▶ _Activity_: Pick up the Coast Guard notice on the Mission Creek Waterway safety zone after its final sentence and carry it forward.

▶ _Source extract_:
--------------------------------

On May 13, 2003, we published a temporary final rule (TFR) entitled Safety Zone; Mission Creek Waterway, China Basin, San Francisco Bay, California in the Federal Register (68 FR 25503), which was preceded by a notice of proposed rulemaking (NPRM), which was published in the Federal Register (68 FR 13244) on March 19, 2003 which afforded the public a comment period. This rule has been in effect since 1 a.m. (PDT) May 1, 2003 and will expire at 1 a.m. (PDT) September 1, 2004. The enforcement period for the safety zone for the first phase of this project was published as commencing on May 1, 2003, and lasting for 2 months, to expire at 1 a.m. June 28, 2003. Due to project delays, the safety zone for the first phase of this project will now last for a 3-month period, vice a 2-month period, expiring on July 28, 2003. The second phase of this project remains as previously published, commencing April 1, 2004, lasting for a 5-month period. Both periods will be enforced 24 hours a day.

Under 5 U.S.C. 553(d)(3), the Coast Guard finds that good cause exists for making this rule effective less than 30 days after publication in the Federal Register. The construction delays to this project were unforeseeable and not realized until the final 30-day phase of this 2-month project, thus not allowing enough time for this rule to be published a full 30 days prior to making this rule effective. Accordingly, since timely rehabilitation to the bridge (which is discussed in the Background and Purpose section) is crucial to the safety of this bridge, the channel closure must be extended for another 4-week period, starting June 29, 2003, which is less than 30 days after the publication of this rule.

--------------------------------

▶ _Data segment_:

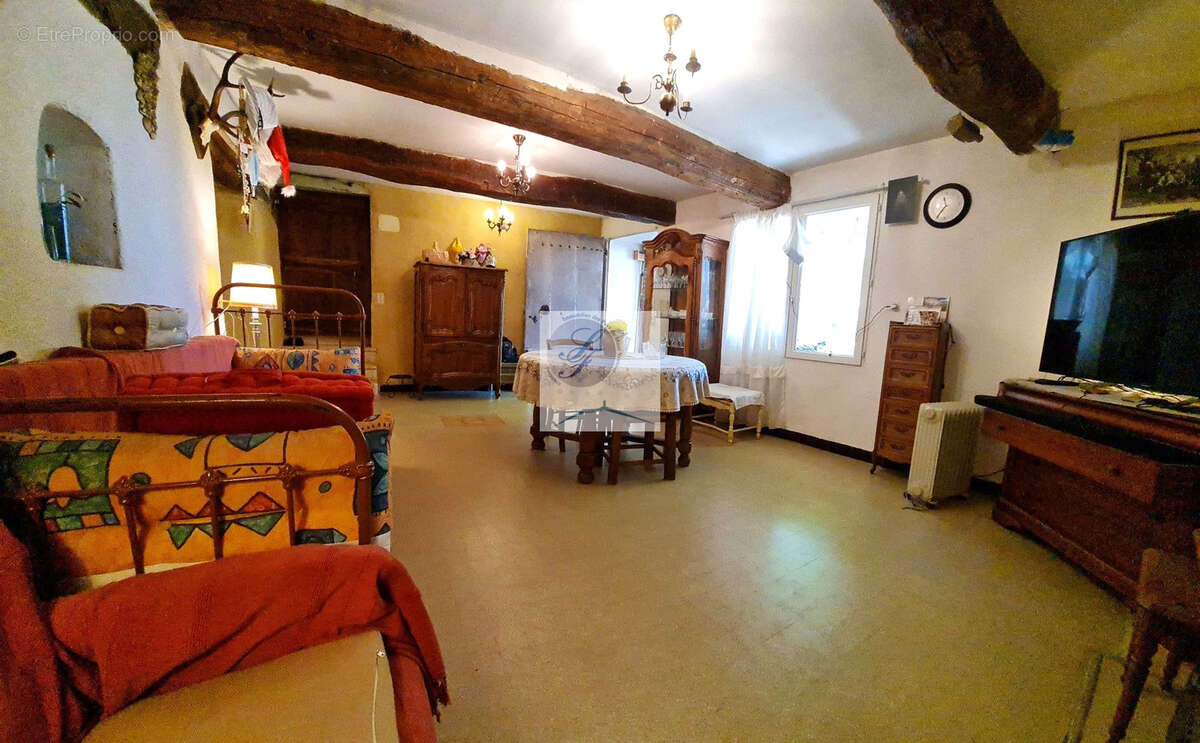 Maison à BEDOIN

--------------------------------

▶ _Result for this task_:
Background and Purpose

The San Francisco Department of Public Works requested a waterway closure on Mission Creek for the purpose of performing significant work to the Fourth Street Bridge. The Fourth Street Bridge was erected across the Mission Creek Waterway at the China Basin in 1917, and was determined eligible for listing in the National Register of Historic Places in 1985 as part of the California Department of Transportation (Caltrans) Historic Bridge Inventory. Caltrans, Division of Structures, evaluated the Fourth Street Bridge and recommended that the bridge be brought up to current seismic safety standards. In view of extensive corrosion to the steel components and concrete approaches of the bridge, Caltrans has also placed traffic load limitations over this bridge. Three primary objectives are to be met in rehabilitating the Fourth Street Bridge: (i) Seismically retrofit the structure while not significantly altering the historical appearance of the bridge; (ii) Repair the damage to the concrete approaches and several steel and concrete members of the movable span, and (iii) Reinitiate light rail service across the bridge.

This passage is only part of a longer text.